Portrait of an Artist, as an Old Man
- First edition cover
- Author: Joseph Heller
- Publisher: Simon & Schuster
- Publication date: June 12, 2000
- Pages: 224
- ISBN: 0-7432-0200-7

= Portrait of an Artist, as an Old Man =

2000 novel by Joseph Heller

Portrait of an Artist, as an Old Man is a novel by American writer Joseph Heller, published posthumously in 2000. It is his seventh novel. His final work, it depicts an elderly author as he tries to write a novel that is as successful as his earlier work, mirroring Heller's own career after the success of Catch-22.

==Plot==
The story is of Eugene Pota, a prominent writer who, in his old age, is struggling for that last piece of fiction that could be his magnum opus, or at least on par with his earlier writings. Littered throughout the novel are many of Pota's ideas and drafts of possible stories, such as the sexual biography of his wife, or of Hera's trouble with Zeus.

==Title==
The title is evocatively similar to James Joyce's A Portrait of the Artist as a Young Man. The main character's name "Pota" is possibly the abbreviation of the phrase "Portrait Of The Artist".

==Reception==
Critical reception to the novel was mixed.
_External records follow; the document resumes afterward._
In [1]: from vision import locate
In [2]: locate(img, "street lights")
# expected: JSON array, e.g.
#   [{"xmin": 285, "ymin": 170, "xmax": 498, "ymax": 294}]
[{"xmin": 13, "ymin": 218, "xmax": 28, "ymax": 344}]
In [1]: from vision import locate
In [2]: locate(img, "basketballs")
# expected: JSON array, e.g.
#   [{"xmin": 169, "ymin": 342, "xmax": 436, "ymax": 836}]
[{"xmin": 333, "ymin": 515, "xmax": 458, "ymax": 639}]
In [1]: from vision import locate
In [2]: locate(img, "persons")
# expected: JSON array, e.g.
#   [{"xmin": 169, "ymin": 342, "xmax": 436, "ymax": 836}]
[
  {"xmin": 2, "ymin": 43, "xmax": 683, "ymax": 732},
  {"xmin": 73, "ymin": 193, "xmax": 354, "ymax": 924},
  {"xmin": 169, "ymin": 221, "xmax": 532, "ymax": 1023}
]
Michiko Kakutani, chief book critic for The New York Times, judged that "skills Heller did possess in abundance at the height of his career are also sorely lacking in this novel", and called it "a sad coda to a distinguished career." Tim Adams, writing for The Guardian, was more positive, calling it a "moderate success" and describing it as a "caustic self-parody".